The decrease in dense bodies in SPD correlates with the deficiency in serotonin and adenine nucleotides, the impaired response of the cells to aggregating agents, and the clinical symptoms of the patient. Thus, SPD is the second disorder in which impaired platelet function can be directly associated with an ultrastructural defect in the cells. However, the normal pigmentation of individuals with this disorder and the absence of an unusual accumulation of ceroid or lipofuchsin in macrophages suggest that the cause is basically different than that responsible for platelet storage pool deficiency in HPS. The genetic basis for the SPD found in other inherited disorders, such as Wiskott–Aldrich syndrome37 and TAR syndrome38 remains to be determined.
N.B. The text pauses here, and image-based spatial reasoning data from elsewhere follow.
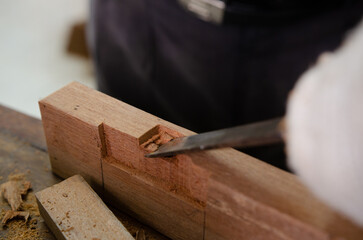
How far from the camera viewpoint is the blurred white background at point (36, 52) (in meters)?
3.22

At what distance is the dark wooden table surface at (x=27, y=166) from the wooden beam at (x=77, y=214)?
6cm

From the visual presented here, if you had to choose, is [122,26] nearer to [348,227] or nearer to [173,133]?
[173,133]

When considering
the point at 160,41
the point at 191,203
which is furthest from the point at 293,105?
the point at 160,41

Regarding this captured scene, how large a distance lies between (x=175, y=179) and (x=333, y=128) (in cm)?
53

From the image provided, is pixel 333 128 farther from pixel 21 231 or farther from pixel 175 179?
pixel 21 231

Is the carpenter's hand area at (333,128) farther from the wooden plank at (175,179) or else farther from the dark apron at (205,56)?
the dark apron at (205,56)

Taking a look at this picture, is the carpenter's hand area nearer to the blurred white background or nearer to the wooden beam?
the wooden beam

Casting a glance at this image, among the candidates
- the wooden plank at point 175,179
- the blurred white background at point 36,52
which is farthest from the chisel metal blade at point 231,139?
the blurred white background at point 36,52

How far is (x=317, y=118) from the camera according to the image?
0.54 metres

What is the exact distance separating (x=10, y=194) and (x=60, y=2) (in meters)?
3.55

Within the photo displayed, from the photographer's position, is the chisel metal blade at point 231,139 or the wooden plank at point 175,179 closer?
the chisel metal blade at point 231,139

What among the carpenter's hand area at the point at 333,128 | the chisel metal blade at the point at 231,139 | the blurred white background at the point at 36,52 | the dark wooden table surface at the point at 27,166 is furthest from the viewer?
the blurred white background at the point at 36,52

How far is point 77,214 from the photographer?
100cm

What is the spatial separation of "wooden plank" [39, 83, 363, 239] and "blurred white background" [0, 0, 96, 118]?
2.02 m
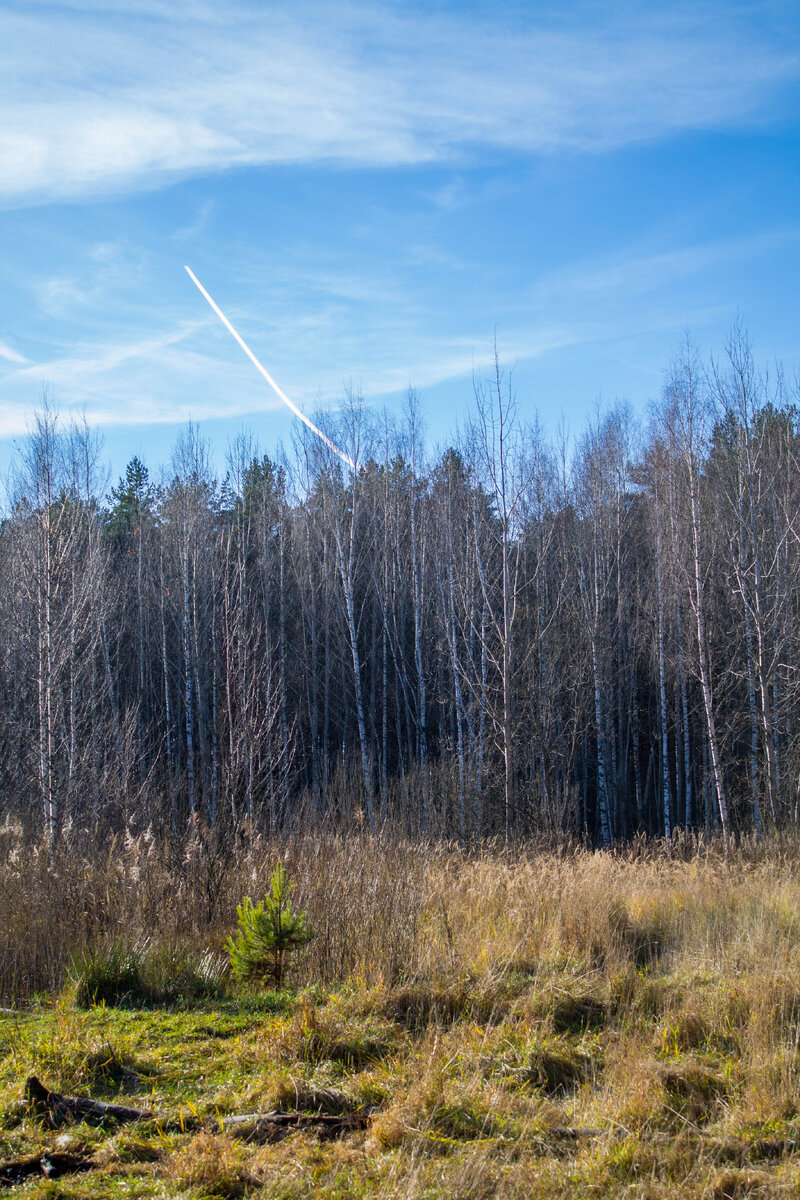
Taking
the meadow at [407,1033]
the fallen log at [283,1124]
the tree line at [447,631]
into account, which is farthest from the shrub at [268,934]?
the tree line at [447,631]

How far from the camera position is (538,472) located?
25.3 m

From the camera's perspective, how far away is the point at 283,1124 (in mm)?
3988

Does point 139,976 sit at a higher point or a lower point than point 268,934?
lower

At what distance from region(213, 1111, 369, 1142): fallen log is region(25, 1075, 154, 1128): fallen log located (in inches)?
19.4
Chediak–Higashi syndrome (CHS)

The Chediak–Higashi syndrome (CHS)39,40 is a rare, autosomally inherited disorder characterized clinically by photophobia, nystagmus, pseudoalbinism, marked susceptibility to infection, hepatosplenomegaly, lymphadenopathy and malignancy.41 Laboratory diagnosis is based on the presence of giant organelles in nearly all leukocytes on Wright-stained peripheral blood smears42 (Fig. 32.9; see also Chapter 17). The massive granules have been found in neutrophils, eosinophils, lymphocytes and monocytes from blood and in their bone marrow precursors.43

Despite the presence of thrombocytopenia, which develops during the accelerated phase of CHS, and an early report describing two patients with markedly decreased platelet serotonin,44 blood platelets have not been considered a major problem in this disease. However, several studies have shown that platelets express the genetic fault of the disorder.4547 Platelets from patients with CHS are biochemically, physiologically and functionally abnormal.45 The defect has been related to a marked reduction in platelet-dense bodies.48,49 Elevated levels of cyclic 3′,5′-adenosine monophosphate (cAMP) were noted in platelets from one infant with CHS.45 However, the level of cAMP was corrected to normal by treatment with ascorbate without apparent improvement in platelet function.50 Thus, the platelet appears to be involved in the expression of the CHS along with other blood cells containing cytoplasmic granules.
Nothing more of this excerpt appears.